# Classify Stars in Colliding Galaxies

Using ~5000 labeled stars out of ~80,000 in each galaxy (170,000 stars total), make a model to predict and/or classify all the stars in the collection of the galaxy collision.

![KNN Classifier results for colliding galaxies](Assets/KNNPredictionResult.png "Classifying Stars in Colliding Galaxies")

Follow the creation of two synthetically created star locations in Euclidean coordinates. The galaxies are set to collide with each other. Techniques described are an approach to classifying which stars belong to which galaxy after the collision. We also later identify the coordinates of pairs of points that lie within a radius R of each other. Points already lying with radius R in either galaxy are ignored, and the focus is narrowed to points in one galaxy in close proximity to the points in the other galaxy.
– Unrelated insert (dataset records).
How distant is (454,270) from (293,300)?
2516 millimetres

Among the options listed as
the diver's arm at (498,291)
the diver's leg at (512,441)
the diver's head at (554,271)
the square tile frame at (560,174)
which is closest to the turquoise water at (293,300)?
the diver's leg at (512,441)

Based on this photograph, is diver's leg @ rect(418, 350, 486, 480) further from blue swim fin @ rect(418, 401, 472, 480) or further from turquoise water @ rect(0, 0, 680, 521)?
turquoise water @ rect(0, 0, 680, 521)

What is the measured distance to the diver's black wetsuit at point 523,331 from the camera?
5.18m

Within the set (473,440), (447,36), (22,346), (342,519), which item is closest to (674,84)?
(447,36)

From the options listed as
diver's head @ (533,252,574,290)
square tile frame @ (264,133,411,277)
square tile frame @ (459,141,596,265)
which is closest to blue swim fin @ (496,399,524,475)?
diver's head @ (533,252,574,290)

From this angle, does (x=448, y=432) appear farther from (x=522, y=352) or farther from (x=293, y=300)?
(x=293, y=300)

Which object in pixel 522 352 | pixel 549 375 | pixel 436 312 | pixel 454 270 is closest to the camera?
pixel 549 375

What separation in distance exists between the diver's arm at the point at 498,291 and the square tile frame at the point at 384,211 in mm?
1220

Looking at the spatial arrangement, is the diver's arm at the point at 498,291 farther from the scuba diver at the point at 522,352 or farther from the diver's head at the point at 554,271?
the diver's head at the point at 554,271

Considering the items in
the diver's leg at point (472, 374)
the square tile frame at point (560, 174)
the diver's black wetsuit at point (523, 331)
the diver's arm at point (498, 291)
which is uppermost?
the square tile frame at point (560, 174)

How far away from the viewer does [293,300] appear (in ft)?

We synthesize ~ 80,000 stars in each of two galaxies—a fictitious GFFA ("galaxy far, far away") and a fictitious "Xeno", which is the backdrop for Superman's Krypton. Combined, this is over 100,000 stars, for which we search for neighboring pairs on the order of a few light years apart.

Play the following video which plots and rotates the combined galaxies. It plots a 3D scatter plot of the nearly 200,000 stars in the two galaxies. It gradually reduces the opacity of each star to ultimately reveal the one or two or handfuls of stars that are within a given radius of each other as a result of the collision of the two galaxies. The center bulge in each galaxy is so dense that the red zone stars are not visible until we turn the opacity of the stars down significantly.


<video controls src="./Videos/CollidingGalaxiesAnimation.mp4" />



# Learning Objectives:
 
1. Apply scikit-learn kNN  (using k-d tree) and RandomForest to classify stars belonging to each galaxy within a combined super galaxy to determine most accurate model.
1. Apply Intel® Extension for Scikit-learn* patch and SYCL context to compute on available GPU resource.
1. **Optional**: Use KDtree, also known as, k-d tree to find all stars interacting within a given radius (say two light years) due to the collision of two galaxies.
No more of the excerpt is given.